Running directly inside a Microsoft Word add-in, Veris allows contract-review teams to negotiate and mark up agreements without ever leaving the document.
Alongside the launch, BlackBoiler is rolling out two new subscription tiers aimed at expanding its reach beyond its traditional enterprise base. The Starter tier, designed for solo reviewers, runs $1,250 a year. The Pro tier, built for recurring team reviews, costs $3,000 per user per year.
In a demonstration for LawSites, Daniel Broderick, co-founder and CEO of BlackBoiler, said that Veris was developed as a response to a recurring request from customers. While they valued the precision and consistency of BlackBoiler’s data-driven editing, he said, they wanted it delivered through a more interactive experience and with faster setup.
“They wanted that in a more agentic experience with faster onboarding,” he said.
Combining Two Approaches
BlackBoiler’s original system predates the current generation of large language models (LLMs). Instead of relying purely on predictive text, it uses an organization’s historical data — actual examples of past contract markups — to drive its edits.
Veris retains that deterministic foundation while incorporating LLMs “where necessary,” Broderick said. It includes strict controls over what data is sent to the models, backed by a robust validation layer to fact-check the output.
That validation process is a core featue of Veris. The system statistically analyzes every suggested edit, measuring how dramatically a sentence changes and tracking specific word additions or deletions. It then cross-references those changes against similar edits BlackBoiler has processed in the past.
The goal is to limit hallucinations and to “only edit what needs to be edited and not more than what needs to be edited,” Broderick said.
Robert Moore, BlackBoiler’s director of sales, said the determinism is what distinguishes Veris’s approach from using an LLM alone.
He noted that two people giving the same input to a general-purpose model can receive different outputs, whereas Veris grounds edits in a company’s own standard. A “judge” component validates a suggested edit by tracing it back to the examples a customer provided.
Automating Playbook Setup
The faster onboarding that Veris enables comes largely from its ability to automate the work of building a playbook — the master set of rules that governs how an organization wants contracts edited. Broderick said the company has automated a curation step that previously required involvement from humans employed by BlackBoiler.
In the demonstration, Broderick built a playbook by uploading a single marked-up contract and having the system extract rules from it. Users can also do this by uploading a policy document or a written description of how they want to handle specific risks, or they can simply describe a rule directly.
In the demo, Veris pulled roughly 20 rules from the sample document, displayed matching rules from BlackBoiler’s master rule libraries where they existed, and let the user accept, reject or revise each one.
From there, Veris runs an “enhancement loop” entirely in the background. For each rule, Veris:
- Generates a prompt and a corresponding judge.

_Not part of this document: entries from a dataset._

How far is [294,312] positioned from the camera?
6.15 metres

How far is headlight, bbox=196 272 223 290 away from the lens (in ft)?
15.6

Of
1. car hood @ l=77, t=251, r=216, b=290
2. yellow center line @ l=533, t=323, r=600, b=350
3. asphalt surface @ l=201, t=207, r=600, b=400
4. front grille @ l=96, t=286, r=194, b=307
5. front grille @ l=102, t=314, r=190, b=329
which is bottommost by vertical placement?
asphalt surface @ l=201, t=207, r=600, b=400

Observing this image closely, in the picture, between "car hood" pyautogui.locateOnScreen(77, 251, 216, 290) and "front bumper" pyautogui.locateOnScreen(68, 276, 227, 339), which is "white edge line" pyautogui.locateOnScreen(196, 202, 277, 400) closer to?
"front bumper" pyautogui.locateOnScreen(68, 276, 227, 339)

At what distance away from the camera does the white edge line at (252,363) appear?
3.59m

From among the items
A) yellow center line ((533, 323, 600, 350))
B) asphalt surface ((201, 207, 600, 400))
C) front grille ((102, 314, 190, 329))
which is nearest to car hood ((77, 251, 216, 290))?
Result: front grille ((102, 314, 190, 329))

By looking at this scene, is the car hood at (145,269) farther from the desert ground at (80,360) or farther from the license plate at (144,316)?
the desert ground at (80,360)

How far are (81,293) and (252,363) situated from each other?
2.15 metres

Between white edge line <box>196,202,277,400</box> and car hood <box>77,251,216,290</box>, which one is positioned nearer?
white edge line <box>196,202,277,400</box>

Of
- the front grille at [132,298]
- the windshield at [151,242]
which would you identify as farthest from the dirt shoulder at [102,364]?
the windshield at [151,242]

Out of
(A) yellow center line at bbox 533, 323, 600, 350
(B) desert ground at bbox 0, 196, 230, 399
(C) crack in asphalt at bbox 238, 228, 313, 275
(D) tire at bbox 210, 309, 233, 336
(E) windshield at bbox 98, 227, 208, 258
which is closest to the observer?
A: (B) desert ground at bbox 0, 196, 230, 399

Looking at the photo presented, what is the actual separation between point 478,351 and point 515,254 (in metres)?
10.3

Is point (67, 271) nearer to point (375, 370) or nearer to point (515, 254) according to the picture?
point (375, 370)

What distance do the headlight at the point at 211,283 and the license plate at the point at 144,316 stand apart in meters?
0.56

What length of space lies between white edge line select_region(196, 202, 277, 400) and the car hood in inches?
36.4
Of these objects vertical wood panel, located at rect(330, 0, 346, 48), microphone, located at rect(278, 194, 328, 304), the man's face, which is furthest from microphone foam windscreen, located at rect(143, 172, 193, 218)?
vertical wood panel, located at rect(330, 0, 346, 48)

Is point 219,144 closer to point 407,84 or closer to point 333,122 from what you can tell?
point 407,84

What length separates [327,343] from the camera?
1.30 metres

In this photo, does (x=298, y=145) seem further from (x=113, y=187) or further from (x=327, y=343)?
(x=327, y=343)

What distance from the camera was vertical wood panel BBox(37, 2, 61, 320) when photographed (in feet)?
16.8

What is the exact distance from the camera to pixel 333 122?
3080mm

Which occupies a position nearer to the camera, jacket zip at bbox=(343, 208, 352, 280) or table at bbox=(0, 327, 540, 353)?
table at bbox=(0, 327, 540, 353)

- Searches BlackBoiler’s database for similar clauses.
- Applies the prompt to edit those clauses.
- Uses the judge to evaluate the results across multiple examples.
- Refines both the prompt and the judge automatically.
That approach, Broderick said, removes the human variable from prompt engineering. Because different lawyers would inevitably write different prompts and get different results, Veris relies on the premise that “the data should build the prompts.”
Users can upload up to 20 contracts through the app, he said, with larger volumes handled offline to avoid timeouts. The prompting and judging can be run against BlackBoiler’s data or a customer’s own data.
Two Review Modes
Veris offers two ways to review a document, reflecting the different ways users prefer to work.
A “full review” inserts all suggested edits directly into the contract as tracked changes. Broderick said this suits intake-driven pipelines where a document is routed to an attorney already marked up.
A “quick review” places suggested revisions in the margin for the user to insert one at a time, ordered either by document position or by risk level.
Users can also interact with a document through a chat interface — for example, instructing it to change the governing law to a particular state — and can save such instructions as new playbook rules on the fly. Playbooks can be scoped to an entire organization or to specific users, depending on access.
Bottom Line
When it comes to legal AI adoption, validation remains a major hurdle. BlackBoiler says Veris is designed to squarely address that issue, pairing the creative power of gen AI capabilities with a determinisitic layer to provide constraints and checks.
“Instead of relying on each user’s prompting skill, Veris derives prompting standards from the edits and review behaviors that define how an organization negotiates,” Broderick said.
Because the product uses that same historical foundation to evaluate generated text before it ever becomes a final work product, Broderick believes Veris represents where the industry is heading.
“The next phase of contract AI will be shaped by consistency, governance, and cost-efficient execution,” he said, “not just language generation.”